* [WHAT IS REQUIRED]:
Your result should be every line of the records below that contains the word "site".

* [SUPPLIED RECORDS]:
* * * * * * * * *

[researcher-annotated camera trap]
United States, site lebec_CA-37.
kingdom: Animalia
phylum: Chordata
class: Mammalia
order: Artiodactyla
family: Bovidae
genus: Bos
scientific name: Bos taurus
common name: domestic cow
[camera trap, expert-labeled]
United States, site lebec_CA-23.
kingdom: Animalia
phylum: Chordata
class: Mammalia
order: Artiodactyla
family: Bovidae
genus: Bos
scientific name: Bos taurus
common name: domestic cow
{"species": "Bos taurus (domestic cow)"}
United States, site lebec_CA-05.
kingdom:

* * * * * * * * *

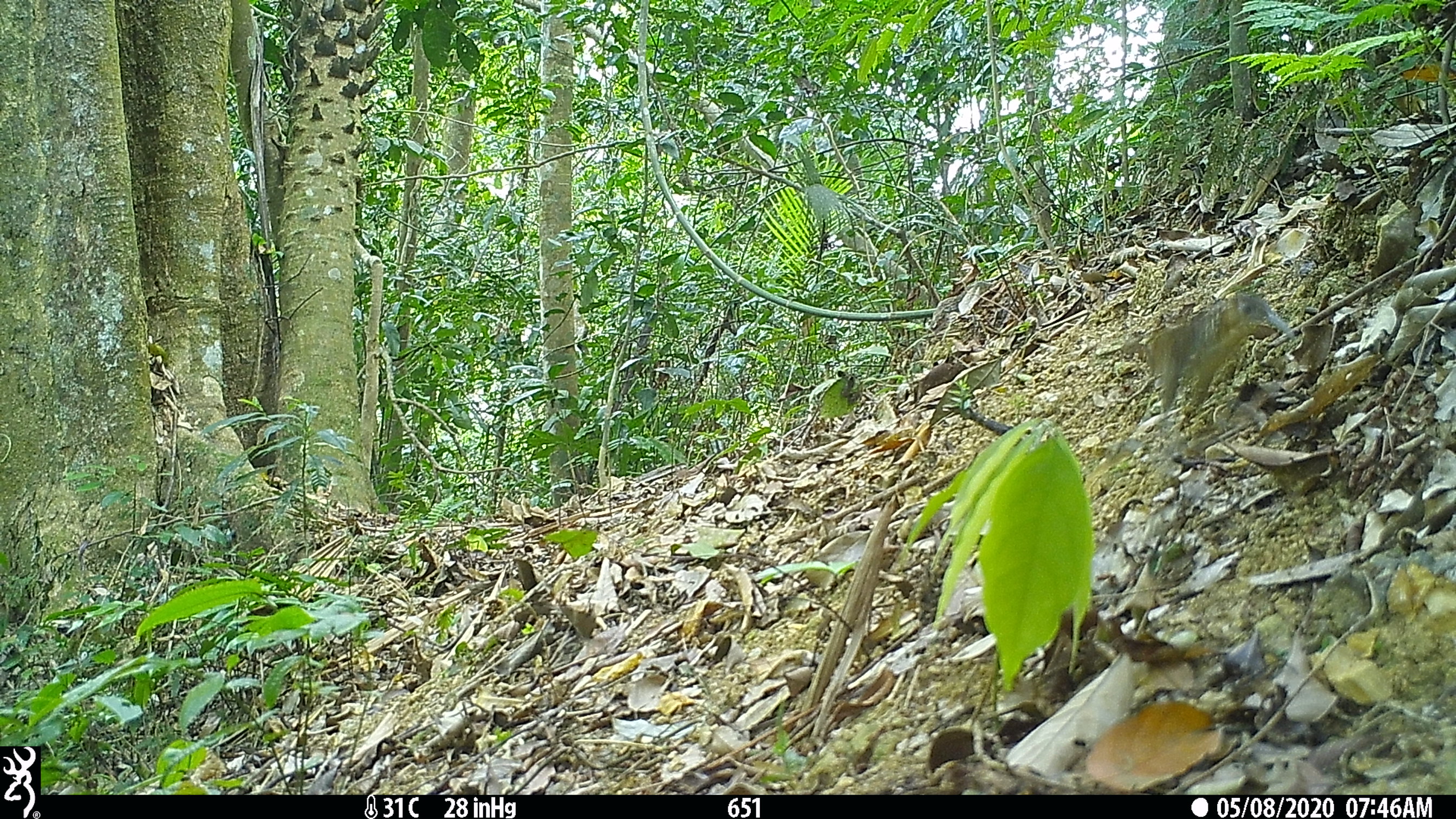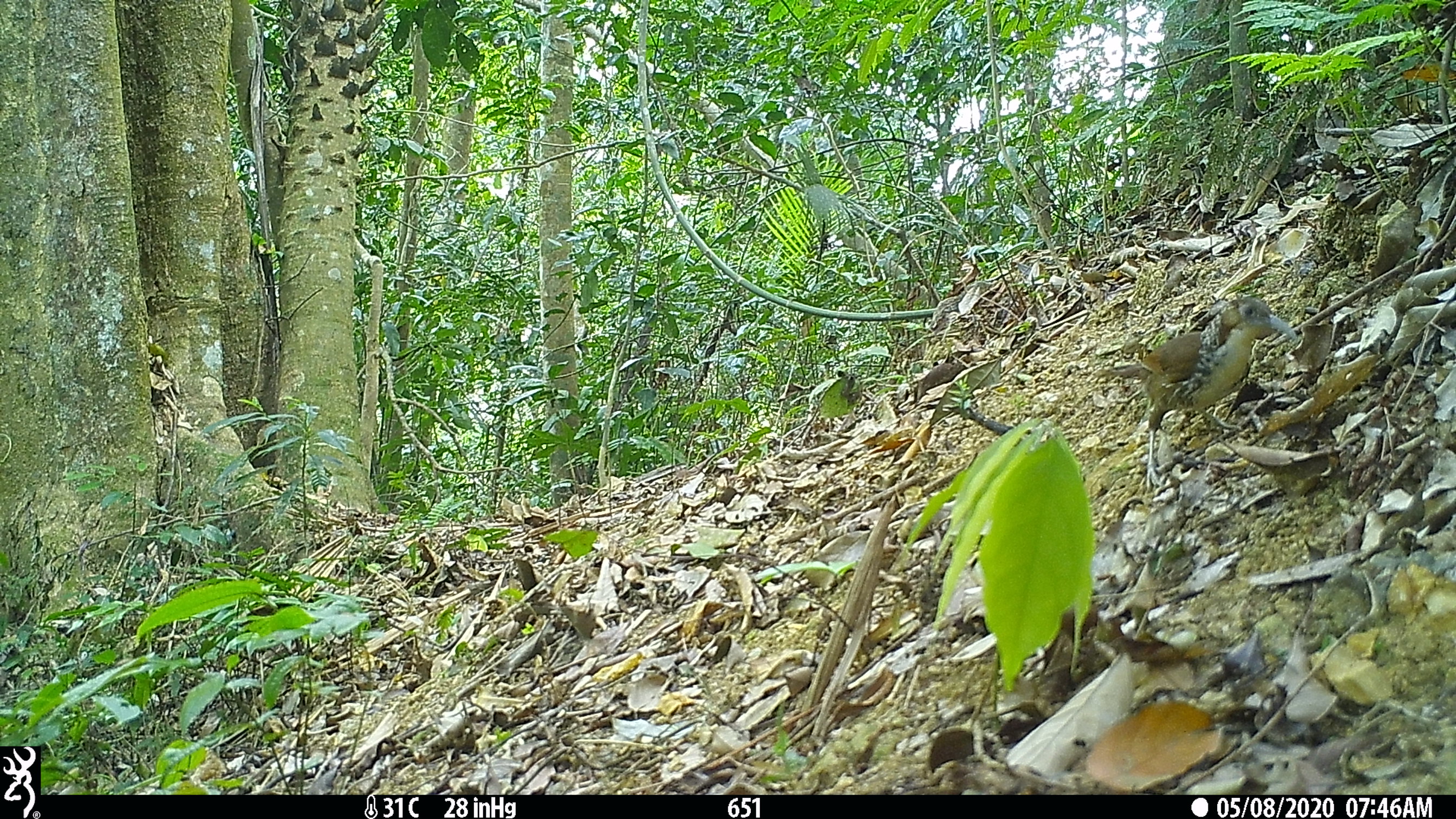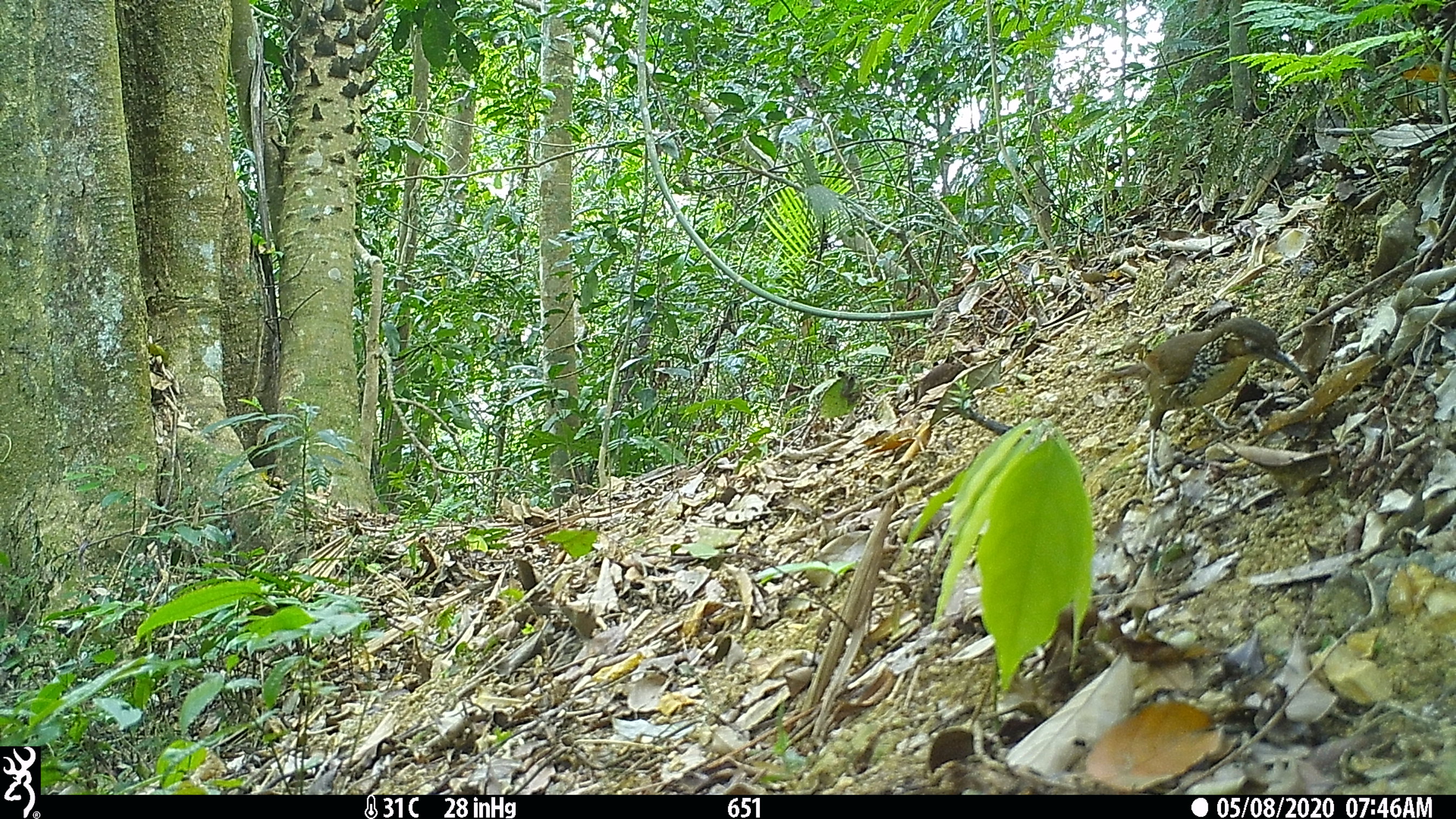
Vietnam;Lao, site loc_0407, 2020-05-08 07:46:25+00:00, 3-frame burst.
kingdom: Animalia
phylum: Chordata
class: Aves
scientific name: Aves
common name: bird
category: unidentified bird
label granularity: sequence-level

* * * * * * * * *

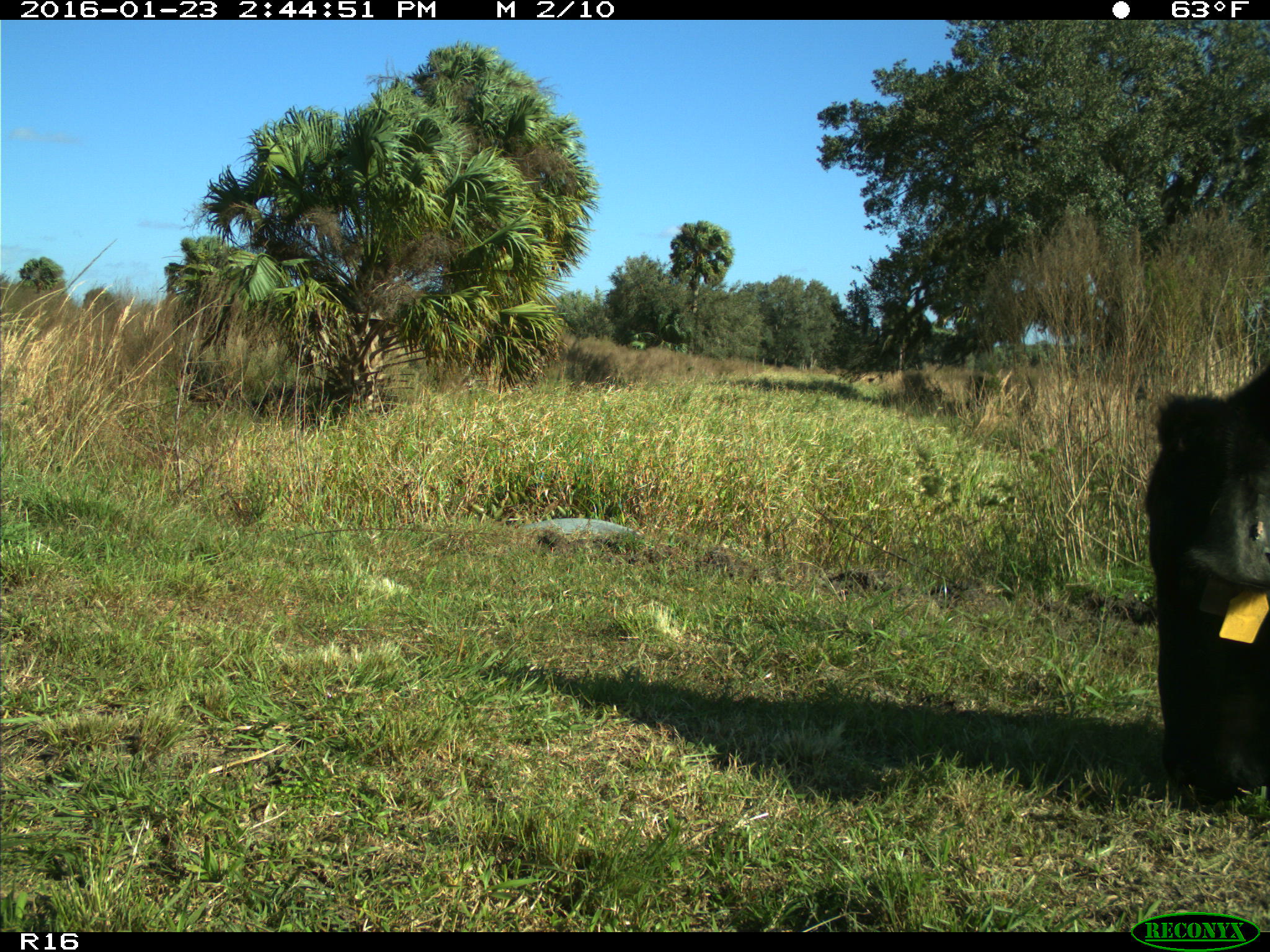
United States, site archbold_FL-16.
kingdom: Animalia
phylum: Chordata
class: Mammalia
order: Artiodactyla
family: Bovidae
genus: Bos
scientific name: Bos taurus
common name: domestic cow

* * * * * * * * *

* [THE ANSWER]:
United States, site lebec_CA-37.
United States, site lebec_CA-23.
United States, site lebec_CA-05.
Vietnam;Lao, site loc_0407, 2020-05-08 07:46:25+00:00, 3-frame burst.
United States, site archbold_FL-16.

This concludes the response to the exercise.